*Task brief:*
Rewrite the lines below, changing "green foliage" to "leafy bushes" wherever it occurs and leaving everything else as it is.

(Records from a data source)
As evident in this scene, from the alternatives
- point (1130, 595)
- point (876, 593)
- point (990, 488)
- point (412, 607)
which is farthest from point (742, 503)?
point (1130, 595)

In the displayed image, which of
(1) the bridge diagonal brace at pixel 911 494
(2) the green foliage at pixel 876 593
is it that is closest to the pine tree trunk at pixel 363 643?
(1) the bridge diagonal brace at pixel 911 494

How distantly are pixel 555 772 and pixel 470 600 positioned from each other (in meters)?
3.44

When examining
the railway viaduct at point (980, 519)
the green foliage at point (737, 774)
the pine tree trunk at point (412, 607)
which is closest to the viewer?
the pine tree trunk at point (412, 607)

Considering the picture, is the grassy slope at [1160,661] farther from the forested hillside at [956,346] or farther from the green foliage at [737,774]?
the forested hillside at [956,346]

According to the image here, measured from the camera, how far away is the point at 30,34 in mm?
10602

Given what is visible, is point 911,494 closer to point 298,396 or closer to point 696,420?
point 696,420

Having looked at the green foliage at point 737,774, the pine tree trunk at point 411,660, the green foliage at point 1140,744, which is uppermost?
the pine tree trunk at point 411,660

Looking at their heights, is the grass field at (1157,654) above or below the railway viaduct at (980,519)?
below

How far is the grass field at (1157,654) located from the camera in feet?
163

*Task result:*
As evident in this scene, from the alternatives
- point (1130, 595)
- point (876, 593)
- point (990, 488)
- point (412, 607)
which is farthest from point (742, 503)?
point (1130, 595)

In the displayed image, which of
(1) the bridge diagonal brace at pixel 911 494
(2) the leafy bushes at pixel 876 593
is it that is closest to the pine tree trunk at pixel 363 643?
(1) the bridge diagonal brace at pixel 911 494

How distantly are pixel 555 772 and pixel 470 600 positioned from each other (in meters)?
3.44

When examining
the railway viaduct at point (980, 519)
the leafy bushes at point (737, 774)
the pine tree trunk at point (412, 607)
which is closest to the viewer?
the pine tree trunk at point (412, 607)

Considering the picture, is the grassy slope at [1160,661] farther from the forested hillside at [956,346] or farther from the leafy bushes at [737,774]?
the forested hillside at [956,346]

According to the image here, measured from the camera, how far away is the point at 30,34 in mm?
10602

Given what is visible, is point 911,494 closer to point 298,396 or closer to point 696,420?
point 696,420

Having looked at the leafy bushes at point 737,774, the pine tree trunk at point 411,660, the leafy bushes at point 1140,744, which is uppermost?
the pine tree trunk at point 411,660

Looking at their heights, is the grass field at (1157,654) above or below the railway viaduct at (980,519)?
below

How far is the grass field at (1157,654) located from the camera in feet?
163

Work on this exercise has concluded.